> TASK DIRECTIONS
Every line in the listing below from the one with "or motel may" through the one with "Americans and that" is to be reproduced exactly, both ends included; leave out the rest.

> RECORDS PROVIDED

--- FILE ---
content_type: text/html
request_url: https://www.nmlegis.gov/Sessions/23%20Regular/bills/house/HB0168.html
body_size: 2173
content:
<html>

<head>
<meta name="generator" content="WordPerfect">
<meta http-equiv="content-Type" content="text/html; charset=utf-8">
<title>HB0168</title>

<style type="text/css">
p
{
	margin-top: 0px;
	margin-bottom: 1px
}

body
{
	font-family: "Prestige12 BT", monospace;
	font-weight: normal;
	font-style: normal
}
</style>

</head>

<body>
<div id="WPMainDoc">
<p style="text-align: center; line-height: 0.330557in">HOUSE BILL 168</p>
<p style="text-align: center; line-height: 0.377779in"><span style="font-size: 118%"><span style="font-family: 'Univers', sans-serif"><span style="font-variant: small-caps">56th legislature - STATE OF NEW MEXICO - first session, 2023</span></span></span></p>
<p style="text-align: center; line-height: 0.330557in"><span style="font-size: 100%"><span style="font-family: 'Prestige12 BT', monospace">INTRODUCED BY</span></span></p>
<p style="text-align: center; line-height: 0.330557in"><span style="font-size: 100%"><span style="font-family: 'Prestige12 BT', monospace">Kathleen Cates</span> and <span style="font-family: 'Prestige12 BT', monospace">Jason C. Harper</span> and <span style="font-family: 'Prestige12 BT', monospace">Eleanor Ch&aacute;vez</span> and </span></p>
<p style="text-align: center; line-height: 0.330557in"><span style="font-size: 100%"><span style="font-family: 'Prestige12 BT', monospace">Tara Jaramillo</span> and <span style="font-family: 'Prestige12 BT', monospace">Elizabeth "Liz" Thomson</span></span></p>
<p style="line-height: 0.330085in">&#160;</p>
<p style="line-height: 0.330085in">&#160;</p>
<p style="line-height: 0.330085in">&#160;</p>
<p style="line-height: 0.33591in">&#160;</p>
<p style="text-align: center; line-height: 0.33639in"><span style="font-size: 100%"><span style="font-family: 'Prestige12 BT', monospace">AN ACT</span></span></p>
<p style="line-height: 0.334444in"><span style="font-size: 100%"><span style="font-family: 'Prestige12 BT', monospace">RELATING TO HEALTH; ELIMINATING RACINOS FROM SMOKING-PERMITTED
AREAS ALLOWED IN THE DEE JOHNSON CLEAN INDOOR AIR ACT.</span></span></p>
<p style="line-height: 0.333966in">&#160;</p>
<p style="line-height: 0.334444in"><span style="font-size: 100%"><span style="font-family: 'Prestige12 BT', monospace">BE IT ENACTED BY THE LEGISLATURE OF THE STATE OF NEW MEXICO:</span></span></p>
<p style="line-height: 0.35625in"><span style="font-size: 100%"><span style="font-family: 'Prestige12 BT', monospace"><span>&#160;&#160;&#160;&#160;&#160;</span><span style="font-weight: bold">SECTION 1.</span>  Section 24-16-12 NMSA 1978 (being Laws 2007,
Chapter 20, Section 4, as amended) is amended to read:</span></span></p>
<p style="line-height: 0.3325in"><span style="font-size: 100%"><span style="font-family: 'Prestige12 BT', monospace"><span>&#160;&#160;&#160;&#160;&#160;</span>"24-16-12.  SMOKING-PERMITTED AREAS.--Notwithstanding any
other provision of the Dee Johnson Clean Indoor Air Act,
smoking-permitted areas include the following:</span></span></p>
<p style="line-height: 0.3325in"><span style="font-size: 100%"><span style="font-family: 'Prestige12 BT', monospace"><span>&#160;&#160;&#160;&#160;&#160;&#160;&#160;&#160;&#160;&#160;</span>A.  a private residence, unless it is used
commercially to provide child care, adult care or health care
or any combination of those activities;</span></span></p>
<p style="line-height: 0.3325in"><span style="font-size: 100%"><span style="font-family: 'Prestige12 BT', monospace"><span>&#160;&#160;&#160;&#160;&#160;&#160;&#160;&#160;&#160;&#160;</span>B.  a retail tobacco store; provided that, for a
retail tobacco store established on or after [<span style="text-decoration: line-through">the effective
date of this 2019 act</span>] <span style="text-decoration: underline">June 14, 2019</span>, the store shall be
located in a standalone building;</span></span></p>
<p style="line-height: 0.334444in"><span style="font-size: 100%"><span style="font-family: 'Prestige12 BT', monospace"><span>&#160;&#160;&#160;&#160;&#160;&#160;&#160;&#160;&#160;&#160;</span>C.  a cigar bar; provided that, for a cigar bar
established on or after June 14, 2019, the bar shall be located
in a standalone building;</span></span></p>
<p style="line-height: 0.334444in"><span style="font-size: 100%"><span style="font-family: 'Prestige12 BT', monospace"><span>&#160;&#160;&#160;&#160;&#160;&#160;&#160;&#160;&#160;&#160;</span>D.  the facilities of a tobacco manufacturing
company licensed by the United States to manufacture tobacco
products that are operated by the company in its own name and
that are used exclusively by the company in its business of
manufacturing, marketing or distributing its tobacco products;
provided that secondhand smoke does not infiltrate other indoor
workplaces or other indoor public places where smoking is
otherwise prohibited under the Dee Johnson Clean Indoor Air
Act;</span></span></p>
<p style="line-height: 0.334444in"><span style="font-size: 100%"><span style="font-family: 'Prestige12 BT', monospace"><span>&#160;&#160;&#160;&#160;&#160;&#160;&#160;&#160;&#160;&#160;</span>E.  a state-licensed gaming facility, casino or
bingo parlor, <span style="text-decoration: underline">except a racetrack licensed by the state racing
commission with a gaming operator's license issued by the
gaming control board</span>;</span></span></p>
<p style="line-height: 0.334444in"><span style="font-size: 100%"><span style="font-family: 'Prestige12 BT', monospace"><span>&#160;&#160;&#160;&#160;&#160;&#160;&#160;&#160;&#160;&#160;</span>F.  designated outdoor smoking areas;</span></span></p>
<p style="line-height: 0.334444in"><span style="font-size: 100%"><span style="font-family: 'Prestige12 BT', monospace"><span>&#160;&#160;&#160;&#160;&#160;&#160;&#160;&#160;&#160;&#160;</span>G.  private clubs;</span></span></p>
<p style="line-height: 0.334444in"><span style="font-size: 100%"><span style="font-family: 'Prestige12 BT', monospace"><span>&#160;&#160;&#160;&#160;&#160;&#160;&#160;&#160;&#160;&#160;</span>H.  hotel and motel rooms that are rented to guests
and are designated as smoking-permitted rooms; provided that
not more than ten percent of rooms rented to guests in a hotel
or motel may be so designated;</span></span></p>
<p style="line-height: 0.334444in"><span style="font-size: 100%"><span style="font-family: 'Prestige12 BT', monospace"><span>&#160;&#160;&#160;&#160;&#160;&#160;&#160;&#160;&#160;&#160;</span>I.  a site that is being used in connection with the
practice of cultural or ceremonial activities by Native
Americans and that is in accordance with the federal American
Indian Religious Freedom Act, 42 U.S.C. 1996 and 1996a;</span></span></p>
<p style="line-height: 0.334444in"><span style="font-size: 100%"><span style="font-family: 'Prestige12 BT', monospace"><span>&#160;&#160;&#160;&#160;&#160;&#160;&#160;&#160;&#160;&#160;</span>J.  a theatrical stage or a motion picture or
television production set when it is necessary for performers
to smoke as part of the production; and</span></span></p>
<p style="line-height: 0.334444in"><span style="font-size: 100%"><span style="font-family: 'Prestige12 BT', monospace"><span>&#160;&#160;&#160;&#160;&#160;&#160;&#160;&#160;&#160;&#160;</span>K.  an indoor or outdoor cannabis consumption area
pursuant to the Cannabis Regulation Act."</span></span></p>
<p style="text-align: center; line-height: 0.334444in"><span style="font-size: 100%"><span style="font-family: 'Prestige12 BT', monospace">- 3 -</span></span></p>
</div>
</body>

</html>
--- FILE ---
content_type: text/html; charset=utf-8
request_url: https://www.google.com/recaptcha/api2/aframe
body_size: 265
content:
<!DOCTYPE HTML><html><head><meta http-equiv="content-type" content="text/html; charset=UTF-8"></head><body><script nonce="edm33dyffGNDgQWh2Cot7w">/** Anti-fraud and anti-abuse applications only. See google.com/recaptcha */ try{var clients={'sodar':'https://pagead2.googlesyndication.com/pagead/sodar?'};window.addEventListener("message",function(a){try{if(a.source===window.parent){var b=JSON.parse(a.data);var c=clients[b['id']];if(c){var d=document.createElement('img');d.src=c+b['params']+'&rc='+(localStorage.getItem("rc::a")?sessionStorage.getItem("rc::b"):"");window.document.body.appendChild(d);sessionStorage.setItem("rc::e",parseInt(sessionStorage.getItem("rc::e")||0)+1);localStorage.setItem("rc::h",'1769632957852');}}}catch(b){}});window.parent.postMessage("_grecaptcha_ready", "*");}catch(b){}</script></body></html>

> ANSWER TO THE PROBLEM
or motel may be so designated;</span></span></p>
<p style="line-height: 0.334444in"><span style="font-size: 100%"><span style="font-family: 'Prestige12 BT', monospace"><span>&#160;&#160;&#160;&#160;&#160;&#160;&#160;&#160;&#160;&#160;</span>I.  a site that is being used in connection with the
practice of cultural or ceremonial activities by Native
Americans and that is in accordance with the federal American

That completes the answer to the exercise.